In choosing a triptan, clinicians should keep in mind availability of alternate forms of administration, absence or presence of significant emesis, and the age of the patient. For patients who are unable to swallow pills or who have significant emesis associated with their migraines, nasal sprays and oral dissolving forms (melts) are good options. The nasal sprays (zolmitriptan and sumatriptan) additionally have the benefit of a quicker onset (~15 minutes) in general than the oral formulations. The downside to these nasal formulations is bad taste, which is frequently reported by patients. Patients should be counseled in proper administration of these nasal sprays (ie, avoiding inhalation, which causes the medication to enter the mouth) to minimize the bad taste and maximize absorption through the nasal mucosa. Other alternatives are the oral dissolving forms (rizatriptan and zolmitriptan). Given the FDA approval, the rizatriptan melt tablets are often the first-line triptan for children under age 12, but zolmitriptan melts are an option as well.
Preventive Treatment
General Approach
The decision to place an adolescent on a daily preventive medication should be based on a combination of headache frequency, severity, ease of breaking headaches, and overall disability as established by a disability scale (such as the PedMIDAS). Any patient with headaches occurring one or more days per week, those whose headaches are not easily treated or tend to be prolonged, and those with a PedMIDAS score of 30 or more should be considered candidate for a daily preventive. It is particularly important to consider starting a preventive early in adolescent patients given the possibility of impacting overall disease progression at a young age. While the natural history of headaches that start in the young is still being investigated, a known risk factor for transformation of episodic to chronic migraine is frequent headaches [32].It is therefore imperative to attempt to intervene early to improve quality of life in the present and also to prevent a downward cycle into chronicity, potential medication overuse, and worsening disability.

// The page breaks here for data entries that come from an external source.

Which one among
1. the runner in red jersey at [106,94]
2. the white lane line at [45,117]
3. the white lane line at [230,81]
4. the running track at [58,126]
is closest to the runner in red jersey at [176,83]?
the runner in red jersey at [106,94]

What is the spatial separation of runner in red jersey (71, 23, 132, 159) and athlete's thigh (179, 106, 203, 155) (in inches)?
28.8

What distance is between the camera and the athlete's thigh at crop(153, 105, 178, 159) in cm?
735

At present, there are several classes of medications that are commonly used for migraine prevention, including antidepressants, antiepileptics, antihistamines, and antihypertensives. Patients should be educated regarding the medication’s typical use, the specific way in which it is used in migraine, potential side effects, and overall expectations of efficacy. Most preventives need to be titrated up slowly to maximize tolerability, and patients need to understand that it may take time before they start to see results. In general, we recommend titrating up over the course of 4 to 12 weeks (depending on medication and dose goal), and then a substantial trial of 4 to 6 weeks on a full dose of medication before determining efficacy. If a medication shows a trend towards improvement but the patient has not met treatment goals, medication can be titrated up further at that point as tolerated. Patients and families should also understand that these medications are not intended as a “cure” for migraine but rather as a tool for improvement, which should be used in conjunction with the rest of a detailed plan. Generally, if a patient is well controlled for 4 to 6 months (ie, 3 or less headaches/month that are easily broken with medications, and a PedMIDAS < 30), attempts should be made to wean off of medication.
Medications
First-line Therapies
Currently, topiramate is the only medication approved for prevention of migraine in patients 12 years and older (approved in March 2014). Three randomized double-blind placebo-controlled trials in children and adolescents have found topiramate to be superior to placebo in multiple endpoints [33–35].Doses in these trials were 2–3 mg/kg/day, 100 mg/day, and 50 or 100 mg/day, respectively. Notably, the 50 mg/day dose was not found to be superior to placebo. Multiple retrospective, open-label, and drug comparison trials have shown effectiveness and tolerability as well [36–42].We typically use a goal dose of 2 mg/kg/day, which is reached after titrating over 8 to 12 weeks, which minimizes side effects (most commonly paresthesias, memory/language dysfunction, appetite suppression, and drowsiness), but higher doses can be used if needed.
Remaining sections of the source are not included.